TO DO: Set down, word for word, every line of the material below from the one containing "Garmin Forerunner 265S" through the one containing "The Matrix Explained", but none of its pictures.

DATA FOR REVIEW:
_ _ _

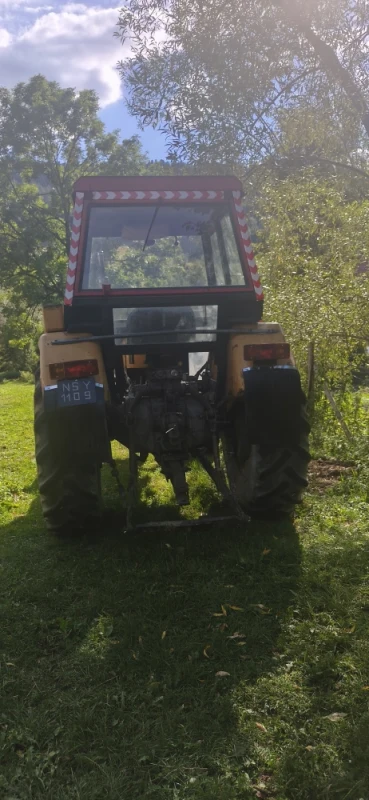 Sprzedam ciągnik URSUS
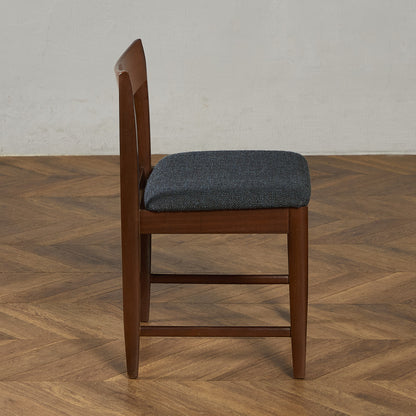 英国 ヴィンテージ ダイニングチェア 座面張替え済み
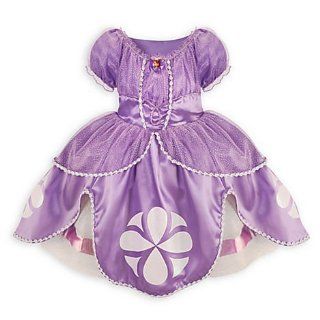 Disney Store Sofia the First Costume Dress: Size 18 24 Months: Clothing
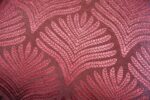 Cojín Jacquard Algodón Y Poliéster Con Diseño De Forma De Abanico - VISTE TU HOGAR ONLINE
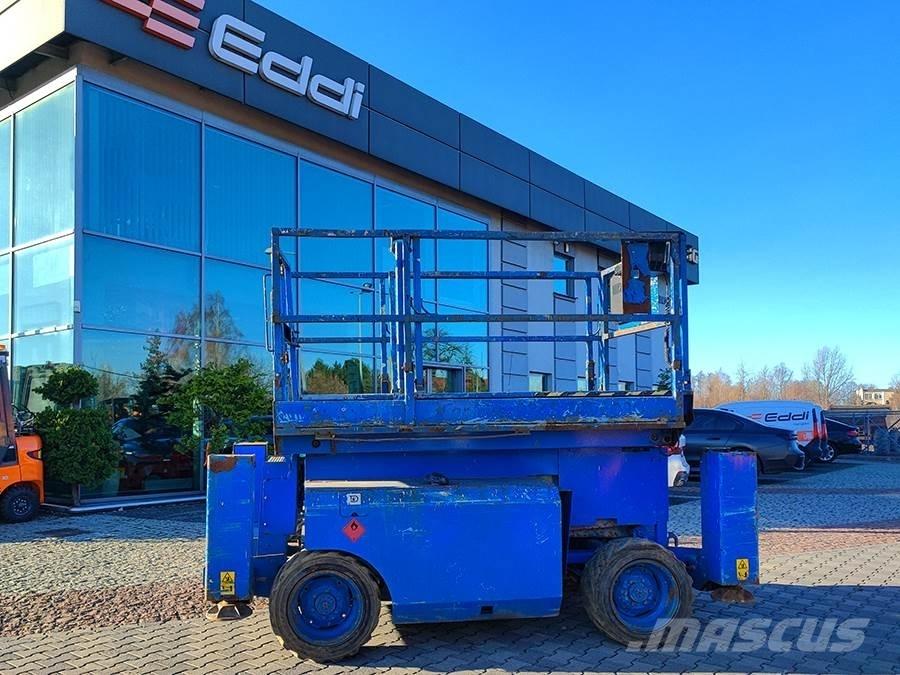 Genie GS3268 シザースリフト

_ _ _

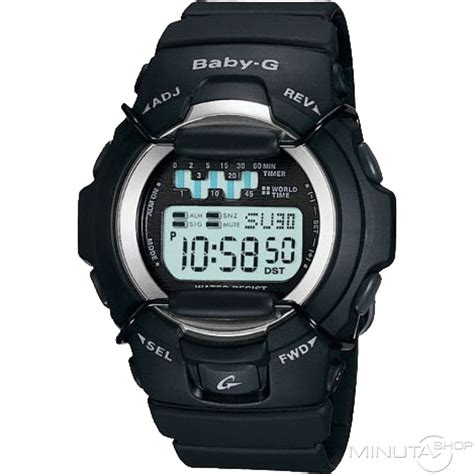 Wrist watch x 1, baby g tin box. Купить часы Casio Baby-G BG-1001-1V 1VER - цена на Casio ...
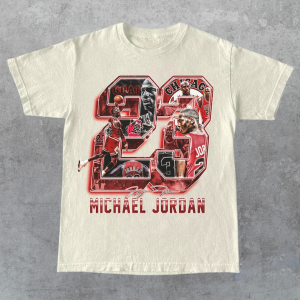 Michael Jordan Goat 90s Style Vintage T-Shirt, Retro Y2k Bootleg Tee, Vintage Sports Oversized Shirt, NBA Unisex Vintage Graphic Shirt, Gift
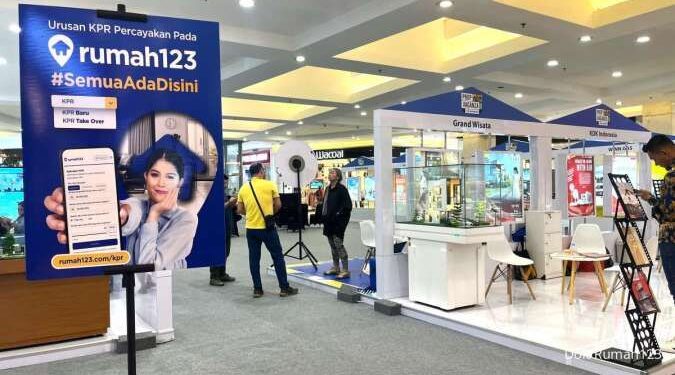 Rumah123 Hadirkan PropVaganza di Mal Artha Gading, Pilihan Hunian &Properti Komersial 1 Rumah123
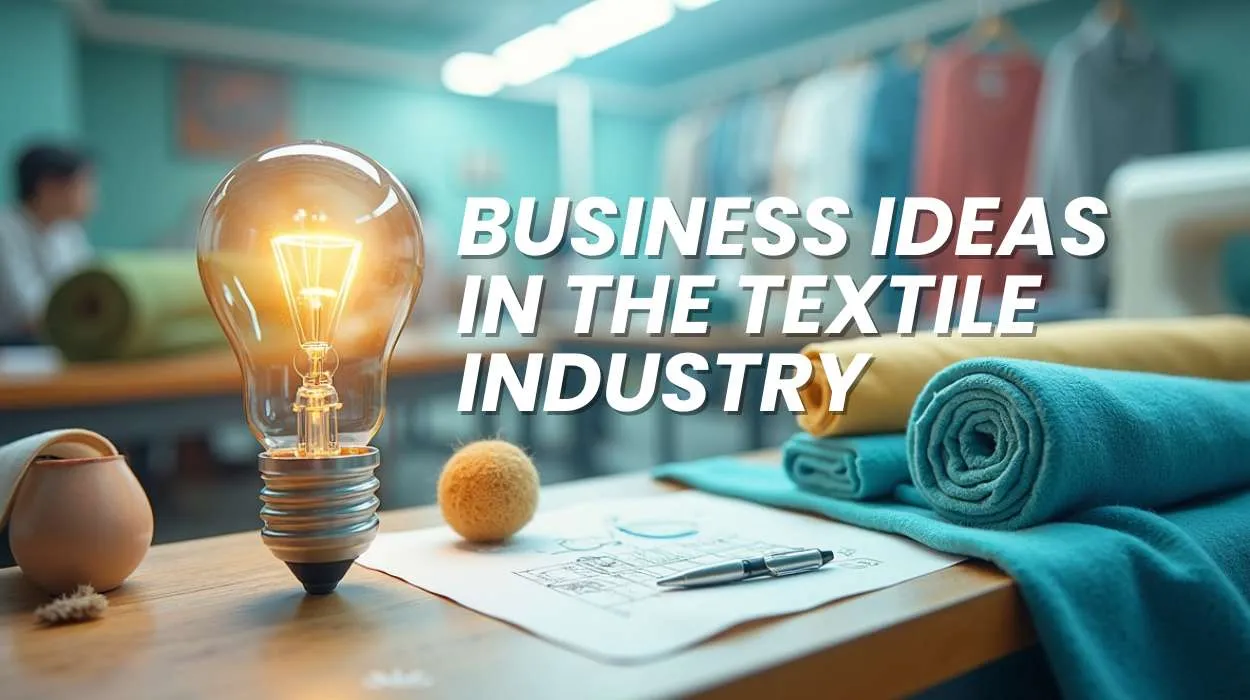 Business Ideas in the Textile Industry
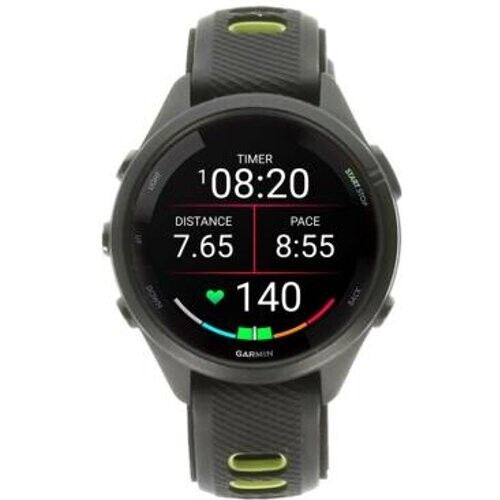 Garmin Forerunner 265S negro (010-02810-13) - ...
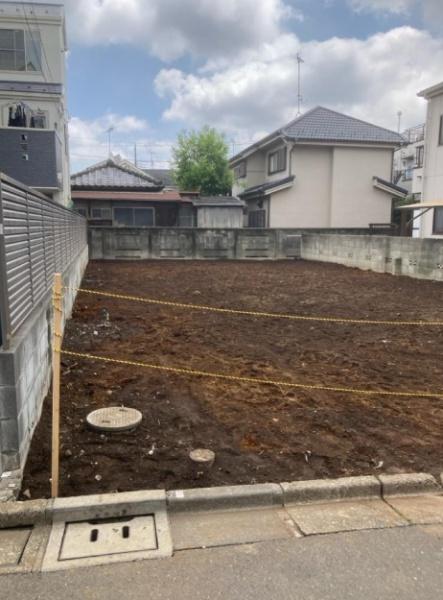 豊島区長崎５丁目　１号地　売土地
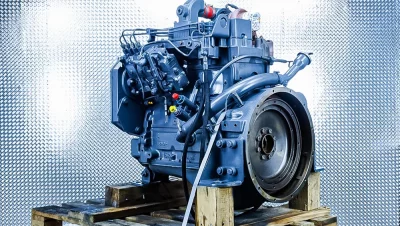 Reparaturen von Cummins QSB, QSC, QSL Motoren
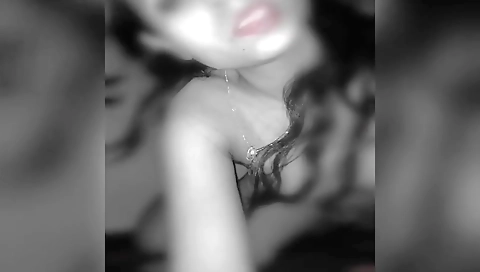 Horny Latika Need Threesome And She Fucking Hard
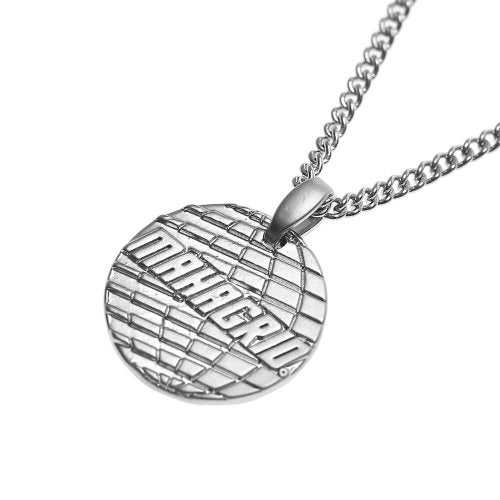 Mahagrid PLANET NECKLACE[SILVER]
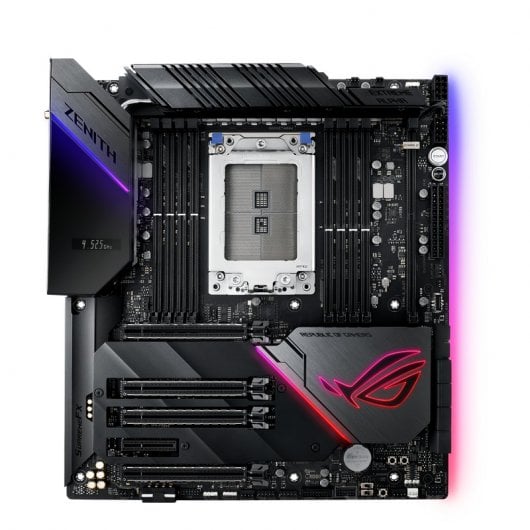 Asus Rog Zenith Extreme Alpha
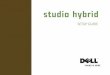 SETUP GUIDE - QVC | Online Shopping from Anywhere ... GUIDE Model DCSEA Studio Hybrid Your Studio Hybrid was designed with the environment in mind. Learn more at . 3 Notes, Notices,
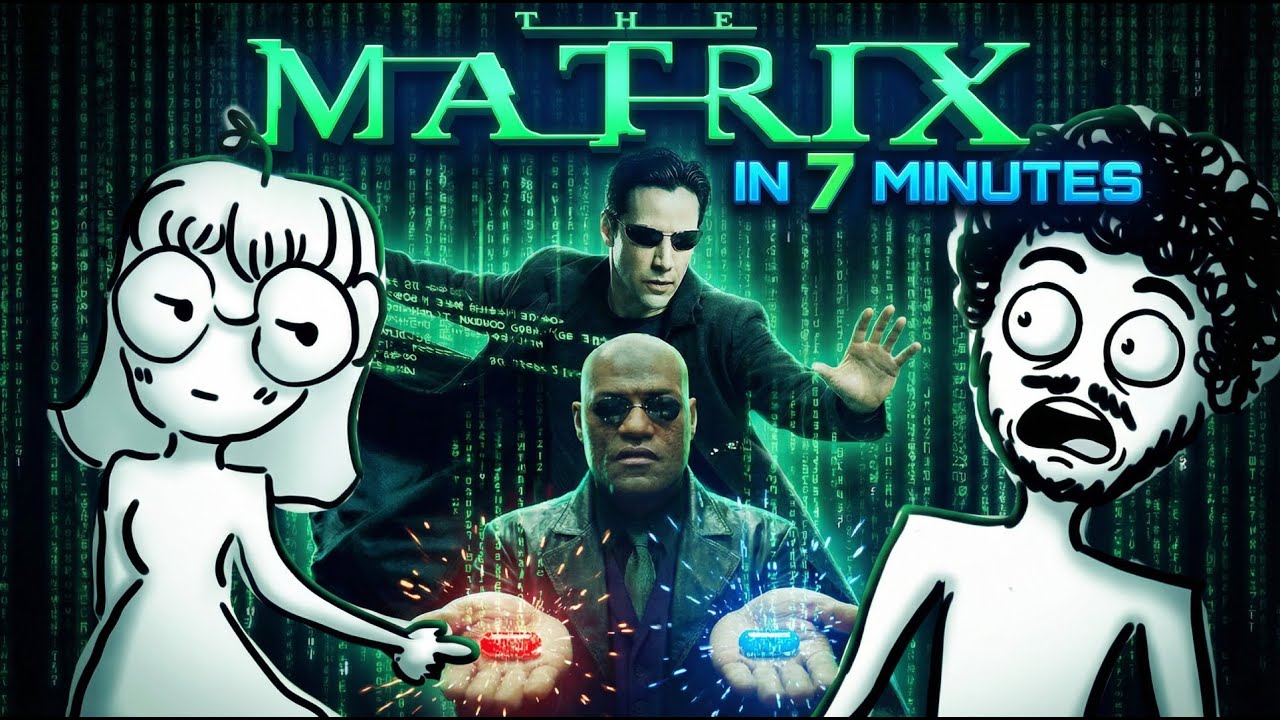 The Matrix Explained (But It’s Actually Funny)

_ _ _

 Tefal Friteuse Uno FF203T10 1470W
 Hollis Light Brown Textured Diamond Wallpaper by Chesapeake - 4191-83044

_ _ _

TASK RESPONSE:
 Garmin Forerunner 265S negro (010-02810-13) - ...
 豊島区長崎５丁目　１号地　売土地
 Reparaturen von Cummins QSB, QSC, QSL Motoren
 Horny Latika Need Threesome And She Fucking Hard
 Mahagrid PLANET NECKLACE[SILVER]
 Asus Rog Zenith Extreme Alpha
 SETUP GUIDE - QVC | Online Shopping from Anywhere ... GUIDE Model DCSEA Studio Hybrid Your Studio Hybrid was designed with the environment in mind. Learn more at . 3 Notes, Notices,
 The Matrix Explained (But It’s Actually Funny)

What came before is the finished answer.